All of the children of Alexander and Louisa who survived to adulthood married and founded families of their own. Mary married Benjamin Dawson, who, when she met him, was a young Railway Officer holding the triple posts of Stationmaster, Customs Officer and Harbourmaster, at Foxton. Louisa married Robert Stansell who had established a sawmill at Waikanae and later a horse-training stables there. Kathleen married William Dalzell, a dairy farmer at Manakau. Jessie married Alfred Parish of Te Awamutu, also dairying. Of the sons, George married Elizabeth McDonnell and settled in Wellington; William Franklin became Secretary of the Manawatu Racing Club and later joined the Valuation Department at Wellington - he had only one son, William Alexander, who in the First World War served in the Samoan Capture, the Gallipoli Campaign, the Battle of the Somme, where he was awarded the M.M. “for conspicuous bravery in the field” and was killed in action in France. George’s son, also William, served at Gallipoli and in France. George’s daughter, Leila Gray and Mary’s daughter Vera Honor Dawson, both served overseas as Sisters in the New Zealand Army Nursing Service.
Alexander died at his home in Foxton at the unexpectedly early age of 58 years on 28th July, 1888. The cause of death was heart failure. His obituary in the “Manawatu Herald” recorded that “Ten or twelve years ago he was a fairly rich man”, but that the depression set in, property prices fell, business reverses were severe, and the anxiety and distress of these contributed to the failure of his health.

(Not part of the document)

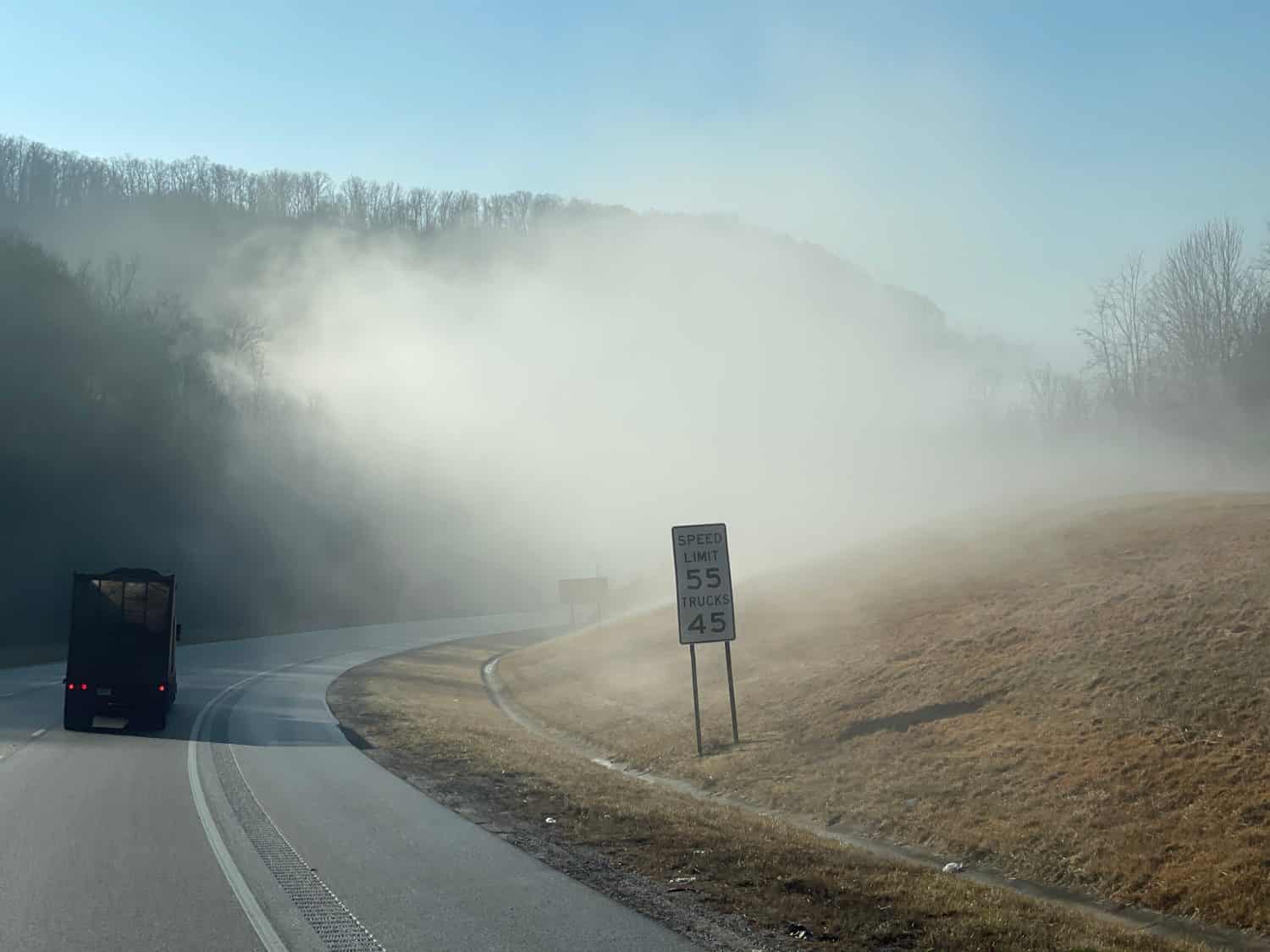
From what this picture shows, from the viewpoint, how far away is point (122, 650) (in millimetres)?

Alexander was laid to rest in the Foxton cemetery beside his dear Louisa, and little Isabel and Bertie. The grave has been relocated but the original marble plaque survives. Only William and Jessie were living at home at this time. When Jessie married soon after, William moved out also but such a large place could not be sold on the depressed market so it was leased out. In 1893, after some alterations and additions, it became the Post Office Hotel. It is said to be one of the few buildings in Main Street not to have been burnt in the many disastrous fires which plagued early Foxton.
Abridged from information compiled by great-grandson Richard Collins of Wellington who was told much of life in early Foxton by his grandmother, Mary Dawson.